Long made his international reputation during the 1970s with sculptures made as the result of epic walks, sometimes lasting many days, to remote parts of the world. This exhibition follows his 17-day journey, on foot, through the Tupungato and Cordón del Plata in the Andes mountains of Mendoza Argentina. Long created two site-specific works inspired by the topography and nature of the country.

Argentina is important to Long and to the work. The artist first came to Argentina in the 70s, creating the Patagonia works, and returned in 2012, for the Mendoza walk. One of the two works for this exhibition uses woodchips, which he said represent the horses of Argentina. The second is comprised of smeared mud from the Paraná River, the second-longest river in South America. These works utilize materials native to the region and explore the relationship between art and nature, between human potential and environmental realities. He describes his process as a “meditative experience.”
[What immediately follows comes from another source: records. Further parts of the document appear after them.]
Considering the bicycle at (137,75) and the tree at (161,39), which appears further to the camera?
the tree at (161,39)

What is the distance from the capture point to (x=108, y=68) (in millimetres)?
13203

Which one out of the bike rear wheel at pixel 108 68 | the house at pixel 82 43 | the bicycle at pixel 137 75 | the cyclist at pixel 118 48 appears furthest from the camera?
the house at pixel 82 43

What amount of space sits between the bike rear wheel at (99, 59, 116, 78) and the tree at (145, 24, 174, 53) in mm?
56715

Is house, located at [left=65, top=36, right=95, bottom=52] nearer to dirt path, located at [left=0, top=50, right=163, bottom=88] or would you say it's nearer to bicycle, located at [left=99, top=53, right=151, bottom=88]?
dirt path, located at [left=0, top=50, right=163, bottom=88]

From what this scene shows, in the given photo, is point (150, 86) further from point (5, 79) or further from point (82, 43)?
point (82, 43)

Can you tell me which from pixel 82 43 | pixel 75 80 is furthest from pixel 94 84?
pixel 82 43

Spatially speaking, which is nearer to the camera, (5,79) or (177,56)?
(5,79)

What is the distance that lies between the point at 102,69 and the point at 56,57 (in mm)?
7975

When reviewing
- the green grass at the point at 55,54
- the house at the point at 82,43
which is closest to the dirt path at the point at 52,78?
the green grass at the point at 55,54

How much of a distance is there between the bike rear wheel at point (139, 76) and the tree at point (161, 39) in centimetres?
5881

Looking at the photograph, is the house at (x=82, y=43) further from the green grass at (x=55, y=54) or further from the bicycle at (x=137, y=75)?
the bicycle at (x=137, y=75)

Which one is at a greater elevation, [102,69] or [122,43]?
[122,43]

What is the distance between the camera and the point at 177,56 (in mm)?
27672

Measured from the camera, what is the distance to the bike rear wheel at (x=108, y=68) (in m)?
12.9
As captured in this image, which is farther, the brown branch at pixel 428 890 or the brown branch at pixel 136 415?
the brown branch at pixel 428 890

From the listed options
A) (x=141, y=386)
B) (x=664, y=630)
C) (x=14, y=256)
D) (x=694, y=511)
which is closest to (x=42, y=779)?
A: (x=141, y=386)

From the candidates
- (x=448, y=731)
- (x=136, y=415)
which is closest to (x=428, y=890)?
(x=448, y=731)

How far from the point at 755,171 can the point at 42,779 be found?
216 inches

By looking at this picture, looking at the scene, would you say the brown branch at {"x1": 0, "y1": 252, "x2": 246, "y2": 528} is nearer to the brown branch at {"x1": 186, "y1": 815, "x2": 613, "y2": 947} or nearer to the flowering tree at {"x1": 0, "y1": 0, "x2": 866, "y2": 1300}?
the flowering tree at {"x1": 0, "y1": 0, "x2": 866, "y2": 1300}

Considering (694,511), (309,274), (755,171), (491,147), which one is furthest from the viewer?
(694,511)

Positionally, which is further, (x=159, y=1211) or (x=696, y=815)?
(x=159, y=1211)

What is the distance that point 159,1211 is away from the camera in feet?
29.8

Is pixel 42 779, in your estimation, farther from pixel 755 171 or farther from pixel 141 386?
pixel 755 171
In a press conference days before the exhibition opening, Long fielded questions from local and international reporters. Unusual for Long, who does not typically discuss his work in public, he offered a rare glimpse into his practice. 

When asked about similarities between the spiral shapes, which have become synonymous with both his and the work of Robert Smithson, he acknowledged the spiral being reminiscent of Smithson’s. Going on to say, “Smithson is a good friend of mine, he was older than me when we met and he visited me in my home, I also visited him in his home. It’s true, we probably started making spirals around the same time, but the spiral doesn’t belong to Smithson anymore than it belongs to me. These are archetypal human forms, they belong to everyone.”

The exhibition is currently on view through July 28 in the historic Los Molinos Room of the FAC’s landmark building. The accompanying exhibition catalog includes an essay by Angela Westwater, co-founder of Sperone Westwater, New York, which since its founding in 1975 has represented the artist.